Mateo nos presenta a Juan el Bautista como un enlace entre el pasado y el presente. Lo que los profetas vieron como futuro, Juan lo muestra como presente. Exige el arrepentimiento, la confesión pública; la enmienda como fruto, y como señal de purificación, el bautismo; un bautismo que él mismo reconoce que no es perfecto. Lo perfecto viene con Jesús.

Y venían a Juan gentes de Jerusalén, de Judea y de la comarca del Jordán. Sin duda se acercaban a él por haber adquirido fama de profeta. Fama de hombre justo y recto, sin miedo a cantar verdades aunque hirieran a muchos. Hasta tal punto se había extendido su fama que incluso venían a él fariseos y saduceos. Los fariseos y saduceos eran enemigos entre sí, y sin embargo, acuden a recibir el bautismo de Juan. ¿Por qué? ¿Es que veían en el bautismo de Juan una especie de escapatoria, algo mágico que los justificara, luego en su obrar? Juan se dio cuenta de ello, y sin pelos en la lengua, los ataca sin compasión, "¡Raza de víboras! Dad frutos válidos de arrepentimiento". De nada os vale decir: "Nuestro padre es Abrahán".

La predicación del Bautista es válida para nosotros incluso después de haber recibido el bautismo de Jesús. No podemos decir, "soy cristiano" y hacer lo que queramos. No podemos decir, "Jesús me ha salvado", y obrar el mal. No podemos tener una velita encendida a un santo que nos cae bien, o a una virgen de nuestra devoción, y seguir llevando una vida de pecado. Las palabras de Juan resuenan en nuestros oídos: "¡Raza de víboras! Dad frutos válidos de arrepentimiento!"
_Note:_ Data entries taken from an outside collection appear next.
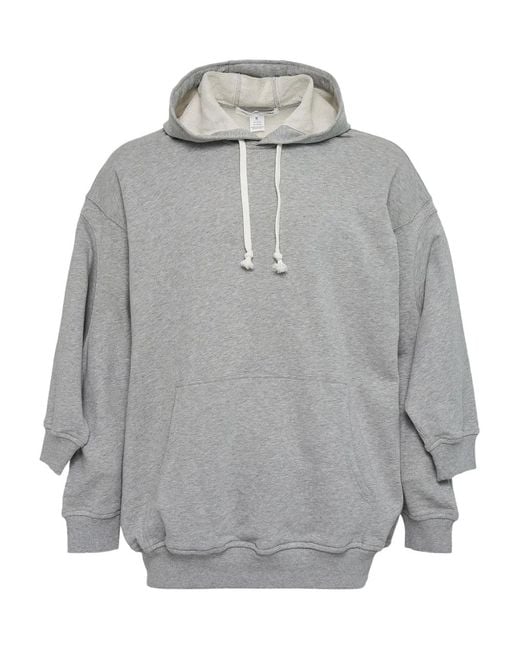 Comme des Garçons Gray Mélange-Effect Layered Hoodie for men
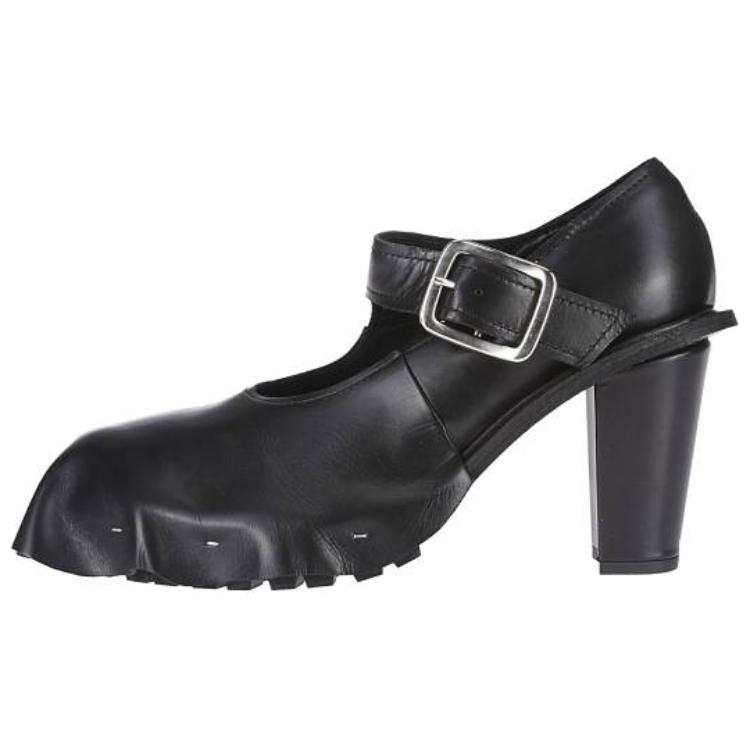 CDG Chunky Heel Mary Jane Shoes Women's Black
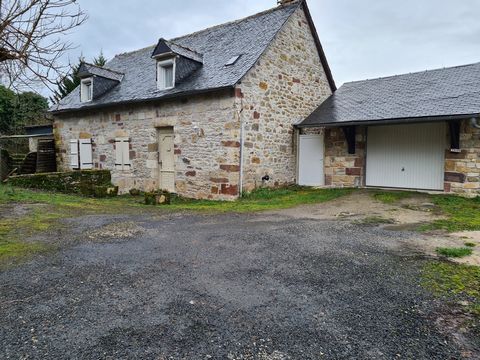 The Pont Cardinal Immobilier agency offers for sale in a privileged site, in a quiet area, a beautiful stone building covered with local slate, comprising on one level kitchen, a large living room with an office area, toilet, shower room and upstairs...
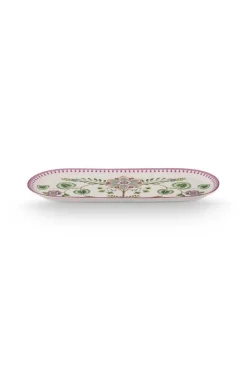 Pip Studio kakkutarjotin Lily&Lotus 33,3x15,5 cm Off White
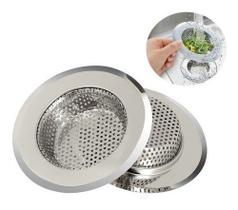 Ralo Para Pia Pequeno Com Borda Inox Cozinha 7cm - Uny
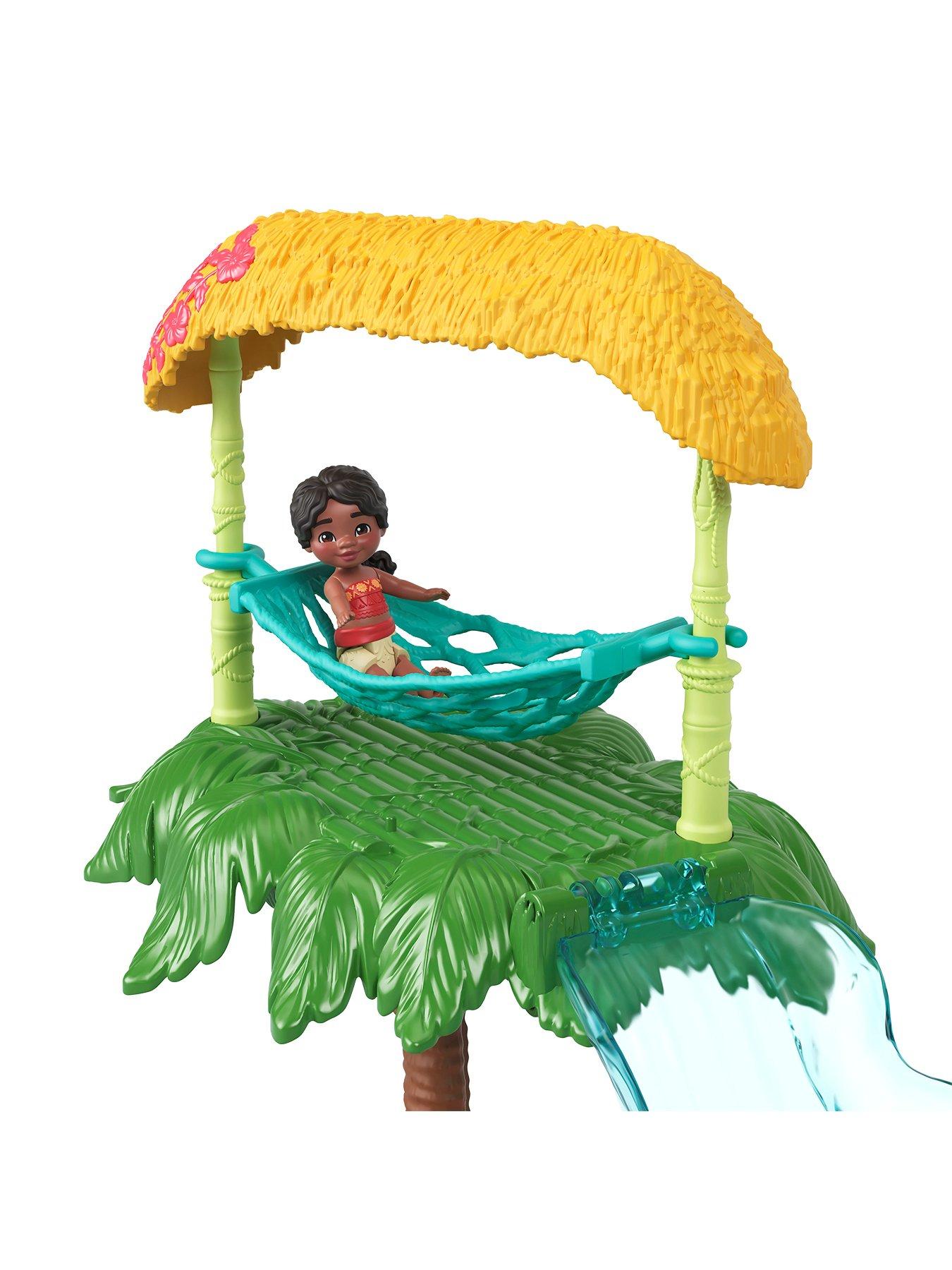 Image 6 of 7 of Disney Moana 2 Toys, Moana's Island Adventure Playset with 2 Small Dolls, 2 friends & 8 Accessories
Nuestra conducta debe ser fruto de una conversión interior. Si de verdad amamos a Dios obraremos el bien. Si de verdad hemos aceptado a Jesús como nuestro salvador tenemos que portarnos en consecuencia, como hijos de la luz. Si así lo hacemos se cumplirán los tiempos mesiánicos que metafóricamente anunció Isaías: "Entonces el lobo y el cordero irán juntos, la pantera se tumbará con el cabrito, el novillo y el león engordarán juntos…No harán daño ni estrago por todo mi Monte Santo, porque se llenará el país de conocimiento del Señor, como colman las aguas el mar"(Is 11, 6-9). ¡Qué bellos serán esos días!

No hemos de perder la esperanza de que ese idealismo llegue a ser una realidad. A pesar del mal reinante en el mundo, a pesar de que tengamos días de depresión y pesimismo, no cabe duda que el bien avanza lentamente y va cubriendo la faz de la tierra. En gran manera depende de nosotros el que ese programa divino se realice. Hermanos: ¡obremos el bien!